When we reached the promontory, the sun was dissolving over the far horizon. The sky was a riot of warm smudgy reds, yellows and oranges. A flock of seagulls clung to the craggy surface of the cliffs, among the rocks jutting out of the coast; from where we stood, we could hear their faint cries. A strong sea wind ruffled the unruly patches of grass that sprouted out of the dry, clayey soil.
We drank from our bottles of water and stared out into the sea. Given the time of the day, nearing evening, we were the only people at the observation point. The silence around us deepened.
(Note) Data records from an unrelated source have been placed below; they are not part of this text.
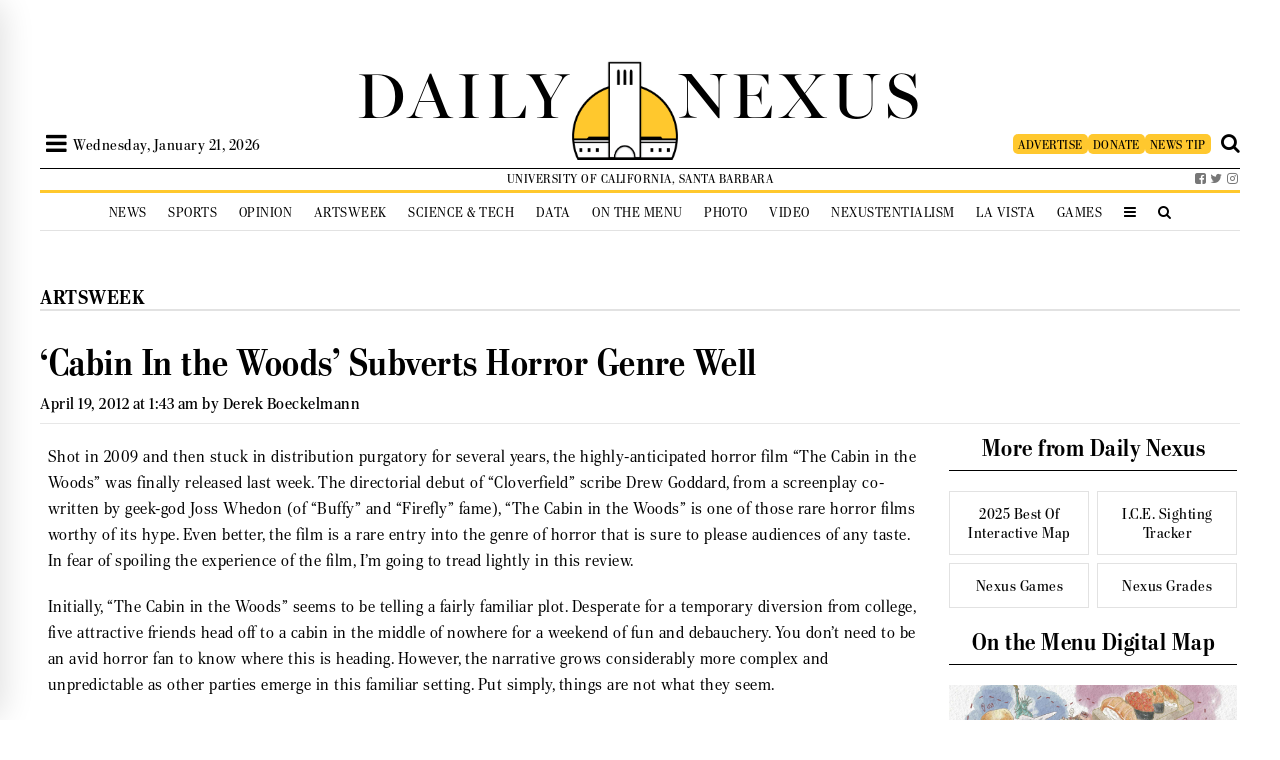

--- FILE ---
content_type: image/svg+xml
request_url: https://dailynexus.com/wp-content/themes/dailynexus/graphics/zodiac/leo.svg
body_size: -6
content:
<svg id="Layer" enable-background="new 0 0 64 64" height="512" viewBox="0 0 64 64" width="512" xmlns="http://www.w3.org/2000/svg"><path d="m37.986 38.98c1.253 2.682 3.736 4.458 6.641 4.75.316.032.637.048.961.048 5.189 0 9.412-4.187 9.412-9.333 0-1.104-.896-2-2-2s-2 .896-2 2c0 2.941-2.428 5.333-5.412 5.333-.188 0-.373-.009-.558-.028-1.514-.152-2.76-1.049-3.42-2.462-.72-1.539-.582-3.292.366-4.689 2.944-4.335 4.376-7.729 4.376-10.375.001-7.844-6.438-14.224-14.352-14.224s-14.353 6.38-14.353 14.222c0 3.08 1.901 6.888 4.095 10.265-.285-.02-.57-.043-.86-.043-6.551 0-11.882 5.284-11.882 11.778s5.331 11.778 11.883 11.778 11.882-5.284 11.882-11.778c0-3.331-1.408-6.337-3.658-8.481-4.601-5.595-7.459-10.774-7.459-13.519-.001-5.637 4.644-10.222 10.352-10.222s10.353 4.585 10.353 10.222c0 1.233-.64 3.645-3.685 8.128-1.723 2.537-1.984 5.844-.682 8.63zm-17.103 13.02c-4.347 0-7.883-3.489-7.883-7.778s3.536-7.778 7.883-7.778c4.346 0 7.882 3.489 7.882 7.778s-3.536 7.778-7.882 7.778z"/></svg>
Cody drew near and stood beside me, his shoulder touching mine.
“I’m glad we did this,” he said.
I kept my silence. The trek up the hill was tiring, but it had at least distracted me from my thoughts. Cody’s hair was whipping manically in the air, and he tried to placate it with little result. Then he reached for my hand, gripping it. He opened his mouth but before he could say a word, I cut him off.
“No, not now, let’s not talk about it now.”
In that moment, looking out into the sea, everything seemed impossibly clear, every thought fallen into its rightful place. This glimpse of clarity had a sobering effect on me before it quickly passed, leaving behind a wearying sense of sadness, a new weight in the pit of my gut. But for the moment it lasted, nothing else mattered—my life, Cody’s, our relationship.
“This won’t last forever, will it? What we have before us now?” I said, nodding my head at the view. The sky had already darkened into heavier shades of its original colours. The winds were getting stronger now, and the air cooler.
This time, it was Cody who remained silent. He released his hand from mine and stepped to the edge of the promontory, looking down at the sea. He picked up a small stone and threw it down. I strained my ears to hear the stone hit something—a rock or the water—but of course, at this height, it was impossible to hear anything. Cody straightened up and turned to me.